▶ Record extracts
________________________________________

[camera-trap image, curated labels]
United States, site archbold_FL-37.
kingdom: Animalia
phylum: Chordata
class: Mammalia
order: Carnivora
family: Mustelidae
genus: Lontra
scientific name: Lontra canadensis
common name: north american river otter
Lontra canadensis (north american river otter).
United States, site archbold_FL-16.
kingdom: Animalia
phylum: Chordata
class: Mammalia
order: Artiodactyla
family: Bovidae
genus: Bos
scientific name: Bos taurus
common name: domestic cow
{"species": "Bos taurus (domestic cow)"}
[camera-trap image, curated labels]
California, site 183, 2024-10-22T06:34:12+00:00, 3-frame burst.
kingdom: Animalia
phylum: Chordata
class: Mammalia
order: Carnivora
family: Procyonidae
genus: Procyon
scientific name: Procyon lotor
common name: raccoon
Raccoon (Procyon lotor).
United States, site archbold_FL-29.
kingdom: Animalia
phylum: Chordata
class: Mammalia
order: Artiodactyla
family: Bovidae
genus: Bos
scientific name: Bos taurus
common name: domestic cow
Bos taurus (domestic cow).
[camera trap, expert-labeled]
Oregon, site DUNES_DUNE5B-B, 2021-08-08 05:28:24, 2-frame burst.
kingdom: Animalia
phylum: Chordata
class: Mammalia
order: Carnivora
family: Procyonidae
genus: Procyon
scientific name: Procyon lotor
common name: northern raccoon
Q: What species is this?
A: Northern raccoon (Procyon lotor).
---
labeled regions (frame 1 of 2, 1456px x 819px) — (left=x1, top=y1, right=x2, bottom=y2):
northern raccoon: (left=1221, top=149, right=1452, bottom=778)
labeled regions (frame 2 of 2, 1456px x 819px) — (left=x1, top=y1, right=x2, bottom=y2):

________________________________________

Write out the records again, exactly as given.

[camera-trap image, curated labels]
United States, site archbold_FL-37.
kingdom: Animalia
phylum: Chordata
class: Mammalia
order: Carnivora
family: Mustelidae
genus: Lontra
scientific name: Lontra canadensis
common name: north american river otter
Lontra canadensis (north american river otter).
United States, site archbold_FL-16.
kingdom: Animalia
phylum: Chordata
class: Mammalia
order: Artiodactyla
family: Bovidae
genus: Bos
scientific name: Bos taurus
common name: domestic cow
{"species": "Bos taurus (domestic cow)"}
[camera-trap image, curated labels]
California, site 183, 2024-10-22T06:34:12+00:00, 3-frame burst.
kingdom: Animalia
phylum: Chordata
class: Mammalia
order: Carnivora
family: Procyonidae
genus: Procyon
scientific name: Procyon lotor
common name: raccoon
Raccoon (Procyon lotor).
United States, site archbold_FL-29.
kingdom: Animalia
phylum: Chordata
class: Mammalia
order: Artiodactyla
family: Bovidae
genus: Bos
scientific name: Bos taurus
common name: domestic cow
Bos taurus (domestic cow).
[camera trap, expert-labeled]
Oregon, site DUNES_DUNE5B-B, 2021-08-08 05:28:24, 2-frame burst.
kingdom: Animalia
phylum: Chordata
class: Mammalia
order: Carnivora
family: Procyonidae
genus: Procyon
scientific name: Procyon lotor
common name: northern raccoon
Q: What species is this?
A: Northern raccoon (Procyon lotor).
---
labeled regions (frame 1 of 2, 1456px x 819px) — (left=x1, top=y1, right=x2, bottom=y2):
northern raccoon: (left=1221, top=149, right=1452, bottom=778)
labeled regions (frame 2 of 2, 1456px x 819px) — (left=x1, top=y1, right=x2, bottom=y2):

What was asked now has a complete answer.